Europäische Datenschutz-Grundverordnung
– was müssen Veranstalter beachten?

Jörg Schlegel, Leiter der ARAG Sportversicherung beim Landessportbund Württemberg, erläuterte den neuen Rahmenvertrag, den der DLV zur Absicherung von Nichtmitgliedern, die an stadionfernen, verbandsgenehmigten Laufveranstaltungen (früher Volksläufe) teilnehmen, abgeschlossen hat. Die zertifizierte Datenschutzbeauftragte Rose Müller und Mit-Organisatorin des renommierten Silvesterlaufes in Bietigheim sprach die im Mai 2018 in Kraft tretende Europäische Datenschutz-Grundverordnung (EU-DSGVO) an und mahnte Veranstalter eindringlich zum sensiblen Umgang mit personenbezogenen Daten. „Wer Fotos und Videos veröffentlicht, auf denen Kinder und Zuschauer zu erkennen sind, der bewegt sich auf ganz dünnem Eis.“ Das Recht am eigenen Bild („Bildnisrecht“) gehört zu den allgemeinen Persönlichkeitsrechten. Es besagt, dass jeder Mensch selbst bestimmen darf, ob oder in welchem Zusammenhang Fotos und Videos von ihm veröffentlicht werden dürfen. Ausnahme gelten bei (Sport-)Veranstaltungen, bei denen üblicherweise Fotos aufgenommen und veröffentlicht werden. Da ein Abfragen eines jeden Einzelnen, ob er die  Veröffenlichung genehmigt, kaum praktikabel ist, betonte Müller die Dringlichkeit für einen entsprechenden Passus bereits bei der Anmeldung zur Veranstaltung – Print und Online. Wer also nicht mit einem aktiv gesetzten Häkchen der Veröffentlichung von Fotos, Videos und Interviews zustimmt, dem wird die Anmeldung zur Veranstaltung schlicht verweigert und darf nicht starten!

Textvorschlag

„Mit der Teilnahme an diesem Laufwettbewerb erkläre ich mich mit der elektronischen Speicherung der wettkampfrelevanten Daten und der Veröffentlichung der Starterlisten und Ergebnisse in Aushängen, im Internet und in Publikationen einverstanden. Eine dauerhafte Verfügbarkeit von Ergebnislisten im Internet beeinträchtigt nicht die Persönlichkeitsrechte. Außerdem erkläre ich mich hiermit einverstanden, dass die im Zusammenhang mit der Laufveranstaltung gemachten Fotos, Filmaufnahmen und Interviews in Medien Werbung und Vervielfältigungen ohne Vergütungsanspruch veröffentlicht werden können. Sportler, die nicht mit einer Veröffentlichung einverstanden sind bzw. auf eine Unkenntlichmachung der eigenen Daten bestehen und dies vor dem Wettkampf erklären, können nicht zum Wettkampf zugelassen werden. Dem Wunsch des Teilnehmers, der erst nach dem Wettkampf eine Nichtveröffentlichung seines Ergebnisses oder seiner Fotos und Videos wünscht, kann nicht entsprochen werden!“
(Dieser Text ist ohne Gewähr und lediglich als Ergebnis des Symposiums zu verstehen! Eine juristische Beratung kann an dieser Stelle nicht erfolgen! )

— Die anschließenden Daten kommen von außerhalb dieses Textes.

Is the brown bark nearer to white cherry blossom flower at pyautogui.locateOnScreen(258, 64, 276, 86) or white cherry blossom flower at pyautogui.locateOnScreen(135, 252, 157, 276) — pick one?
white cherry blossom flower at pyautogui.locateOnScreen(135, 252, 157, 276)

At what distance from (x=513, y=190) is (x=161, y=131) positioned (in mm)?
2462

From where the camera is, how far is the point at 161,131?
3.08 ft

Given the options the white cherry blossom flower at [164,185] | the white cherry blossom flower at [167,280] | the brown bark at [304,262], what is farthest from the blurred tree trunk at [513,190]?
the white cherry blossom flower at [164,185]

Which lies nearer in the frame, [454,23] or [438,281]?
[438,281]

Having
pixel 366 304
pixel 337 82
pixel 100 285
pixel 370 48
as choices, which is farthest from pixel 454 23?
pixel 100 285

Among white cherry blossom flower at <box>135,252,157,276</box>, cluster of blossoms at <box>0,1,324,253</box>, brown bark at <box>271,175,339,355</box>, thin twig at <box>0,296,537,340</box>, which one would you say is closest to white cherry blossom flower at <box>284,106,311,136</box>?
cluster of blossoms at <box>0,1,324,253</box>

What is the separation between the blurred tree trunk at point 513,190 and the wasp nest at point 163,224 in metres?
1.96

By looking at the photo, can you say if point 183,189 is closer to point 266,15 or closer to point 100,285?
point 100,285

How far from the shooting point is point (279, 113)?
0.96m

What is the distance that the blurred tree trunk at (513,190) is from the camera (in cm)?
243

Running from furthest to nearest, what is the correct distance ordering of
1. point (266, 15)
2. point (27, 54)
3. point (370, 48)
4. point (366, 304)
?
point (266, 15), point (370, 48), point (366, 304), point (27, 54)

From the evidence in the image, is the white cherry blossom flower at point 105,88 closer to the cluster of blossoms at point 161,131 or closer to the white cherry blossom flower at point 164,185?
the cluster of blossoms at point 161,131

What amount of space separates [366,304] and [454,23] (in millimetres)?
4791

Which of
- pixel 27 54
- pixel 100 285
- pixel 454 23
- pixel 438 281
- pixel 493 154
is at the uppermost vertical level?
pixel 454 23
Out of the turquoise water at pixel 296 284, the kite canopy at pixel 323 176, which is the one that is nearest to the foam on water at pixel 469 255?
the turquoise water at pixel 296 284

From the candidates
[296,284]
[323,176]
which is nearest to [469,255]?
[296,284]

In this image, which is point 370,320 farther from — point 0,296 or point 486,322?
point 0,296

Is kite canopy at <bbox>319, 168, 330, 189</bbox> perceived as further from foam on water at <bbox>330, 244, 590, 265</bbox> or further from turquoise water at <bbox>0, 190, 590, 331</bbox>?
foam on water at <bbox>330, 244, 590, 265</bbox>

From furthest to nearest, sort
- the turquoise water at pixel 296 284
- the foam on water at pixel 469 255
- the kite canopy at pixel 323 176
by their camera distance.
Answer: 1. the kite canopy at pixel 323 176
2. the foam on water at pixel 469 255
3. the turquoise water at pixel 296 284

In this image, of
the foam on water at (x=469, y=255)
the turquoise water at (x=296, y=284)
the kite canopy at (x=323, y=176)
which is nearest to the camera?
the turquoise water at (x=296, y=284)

DLV-Lauf Symposium Siegen 2017 mit Siegerländer Beteiligung (von links): Auch Laufveranstalter Martin Hoffmann (:anlauf Siegen), Lauftrainerin Heike Schürbusch (Laufschule :anlauf Siegen) und Sportjournalist Frank Steinseifer (Laufportal Laufen57.de) informierten sich bei dem zweitägigen Seminar über die neuesten Entwicklungen auf dem Laufmarkt.